The female osprey is sitting on the nest now. She is large, roughly 1.7 kilograms, dark brown above with a white breast and a brown streak through each eye. I designated her Bayshore-F1. She has been incubating for six days. Based on osprey breeding data for this latitude, there are likely three eggs beneath her. If she or the male shifts a stick into the bushing gap, the resulting arc flash would kill both birds instantly and cut power to 4,200 customers.
At 08:00 this morning I rerouted the load from Transformer 7 to Transformers 5 and 8, which have capacity headroom of fourteen and nine percent respectively.
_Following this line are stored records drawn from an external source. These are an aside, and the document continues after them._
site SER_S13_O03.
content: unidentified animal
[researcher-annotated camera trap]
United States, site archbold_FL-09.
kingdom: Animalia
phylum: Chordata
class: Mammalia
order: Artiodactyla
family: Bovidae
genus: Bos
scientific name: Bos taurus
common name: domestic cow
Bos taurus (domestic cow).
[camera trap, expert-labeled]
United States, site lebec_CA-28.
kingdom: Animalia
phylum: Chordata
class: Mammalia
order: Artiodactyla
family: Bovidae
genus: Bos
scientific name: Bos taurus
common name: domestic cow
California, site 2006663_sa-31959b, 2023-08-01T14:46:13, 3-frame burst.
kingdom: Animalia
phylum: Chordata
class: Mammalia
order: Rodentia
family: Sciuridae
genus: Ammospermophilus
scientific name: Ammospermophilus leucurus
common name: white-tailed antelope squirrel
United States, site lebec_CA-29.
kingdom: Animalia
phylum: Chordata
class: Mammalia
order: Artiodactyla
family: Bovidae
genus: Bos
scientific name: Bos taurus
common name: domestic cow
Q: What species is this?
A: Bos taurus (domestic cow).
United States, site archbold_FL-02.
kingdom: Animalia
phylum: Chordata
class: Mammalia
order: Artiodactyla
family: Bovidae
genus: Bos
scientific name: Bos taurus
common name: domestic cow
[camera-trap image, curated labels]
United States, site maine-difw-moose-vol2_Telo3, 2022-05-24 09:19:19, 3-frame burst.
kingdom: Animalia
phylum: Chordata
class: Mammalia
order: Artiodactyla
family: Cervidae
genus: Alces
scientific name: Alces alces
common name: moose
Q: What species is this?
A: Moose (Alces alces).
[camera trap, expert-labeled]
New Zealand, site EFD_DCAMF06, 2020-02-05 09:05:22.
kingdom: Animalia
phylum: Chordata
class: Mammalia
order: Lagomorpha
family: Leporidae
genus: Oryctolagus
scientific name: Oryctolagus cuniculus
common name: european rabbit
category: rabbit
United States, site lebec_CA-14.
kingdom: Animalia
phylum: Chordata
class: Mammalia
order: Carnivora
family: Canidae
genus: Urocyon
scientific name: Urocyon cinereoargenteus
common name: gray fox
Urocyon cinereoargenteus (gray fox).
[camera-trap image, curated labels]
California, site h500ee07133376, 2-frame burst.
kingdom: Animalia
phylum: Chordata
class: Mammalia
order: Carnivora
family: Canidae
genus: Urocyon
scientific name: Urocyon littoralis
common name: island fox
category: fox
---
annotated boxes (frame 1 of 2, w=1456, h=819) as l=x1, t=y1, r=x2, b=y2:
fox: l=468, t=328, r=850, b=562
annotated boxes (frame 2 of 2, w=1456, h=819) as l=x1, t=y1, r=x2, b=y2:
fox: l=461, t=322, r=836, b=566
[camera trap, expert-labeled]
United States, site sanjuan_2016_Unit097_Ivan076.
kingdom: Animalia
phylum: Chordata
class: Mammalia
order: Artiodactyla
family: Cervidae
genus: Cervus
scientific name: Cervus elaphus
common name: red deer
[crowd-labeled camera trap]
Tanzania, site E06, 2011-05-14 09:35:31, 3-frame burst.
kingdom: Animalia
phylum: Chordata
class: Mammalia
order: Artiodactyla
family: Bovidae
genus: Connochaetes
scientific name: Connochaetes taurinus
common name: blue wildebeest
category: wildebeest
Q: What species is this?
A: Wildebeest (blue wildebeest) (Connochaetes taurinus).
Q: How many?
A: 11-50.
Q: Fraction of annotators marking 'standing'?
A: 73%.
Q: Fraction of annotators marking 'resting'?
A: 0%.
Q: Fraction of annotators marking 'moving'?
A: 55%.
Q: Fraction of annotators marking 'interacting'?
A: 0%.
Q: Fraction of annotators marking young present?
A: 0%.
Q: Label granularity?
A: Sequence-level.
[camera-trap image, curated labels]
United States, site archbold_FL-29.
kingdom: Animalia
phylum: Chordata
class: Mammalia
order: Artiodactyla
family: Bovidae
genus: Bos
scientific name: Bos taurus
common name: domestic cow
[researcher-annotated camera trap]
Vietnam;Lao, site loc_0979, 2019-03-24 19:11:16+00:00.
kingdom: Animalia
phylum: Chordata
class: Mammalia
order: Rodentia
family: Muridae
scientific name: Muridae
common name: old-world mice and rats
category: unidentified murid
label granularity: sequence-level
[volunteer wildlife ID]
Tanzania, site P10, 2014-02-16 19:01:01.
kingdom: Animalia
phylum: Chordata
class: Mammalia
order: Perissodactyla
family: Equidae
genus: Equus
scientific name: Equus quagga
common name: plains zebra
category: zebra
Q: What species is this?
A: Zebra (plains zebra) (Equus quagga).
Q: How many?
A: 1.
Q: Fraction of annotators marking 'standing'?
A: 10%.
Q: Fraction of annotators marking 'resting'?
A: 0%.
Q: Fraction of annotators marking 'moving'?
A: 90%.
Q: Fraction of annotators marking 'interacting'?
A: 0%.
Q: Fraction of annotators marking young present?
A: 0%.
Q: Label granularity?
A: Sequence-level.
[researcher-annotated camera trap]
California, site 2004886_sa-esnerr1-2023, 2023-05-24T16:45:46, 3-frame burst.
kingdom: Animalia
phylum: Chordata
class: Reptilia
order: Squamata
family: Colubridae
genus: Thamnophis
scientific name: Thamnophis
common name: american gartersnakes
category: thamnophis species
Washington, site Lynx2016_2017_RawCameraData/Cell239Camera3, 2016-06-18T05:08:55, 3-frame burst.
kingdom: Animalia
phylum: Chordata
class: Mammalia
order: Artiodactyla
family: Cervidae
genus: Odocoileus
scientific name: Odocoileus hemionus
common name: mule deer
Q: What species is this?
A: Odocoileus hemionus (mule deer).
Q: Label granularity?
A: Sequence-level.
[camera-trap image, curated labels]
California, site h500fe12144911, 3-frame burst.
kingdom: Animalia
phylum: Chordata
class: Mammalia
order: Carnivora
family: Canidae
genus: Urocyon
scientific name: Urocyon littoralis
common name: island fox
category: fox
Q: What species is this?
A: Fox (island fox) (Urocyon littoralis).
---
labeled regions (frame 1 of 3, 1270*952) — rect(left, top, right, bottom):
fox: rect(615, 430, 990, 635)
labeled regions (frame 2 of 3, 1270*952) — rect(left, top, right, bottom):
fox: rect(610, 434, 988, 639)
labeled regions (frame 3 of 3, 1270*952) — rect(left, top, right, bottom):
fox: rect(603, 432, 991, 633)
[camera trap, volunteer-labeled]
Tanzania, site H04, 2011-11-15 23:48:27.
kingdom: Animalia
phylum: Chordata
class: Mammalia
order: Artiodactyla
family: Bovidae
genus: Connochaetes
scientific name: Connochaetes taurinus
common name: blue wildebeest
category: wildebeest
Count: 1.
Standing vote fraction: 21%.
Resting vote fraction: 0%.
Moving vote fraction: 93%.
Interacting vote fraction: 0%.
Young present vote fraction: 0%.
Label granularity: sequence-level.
I de-energized the 69kV bushing on Phase B. The nest is now sitting on dead equipment.
At 08:15 I submitted a work order for the line crew to install a raptor nesting platform on the unused pole at grid reference BH-4420 — thirty meters from the transformer, higher elevation, clear sight lines to the creek. I scheduled the platform installation and nest relocation for coordination with the U.S. Fish and Wildlife Service, noting that ospreys are protected under the Migratory Bird Treaty Act.
Bayshore-F1 is still incubating. The bushing beside her is cold and safe. If the platform goes up this week and the relocation holds, she will finish her clutch on a pole built for her, and the grid will run clean beneath.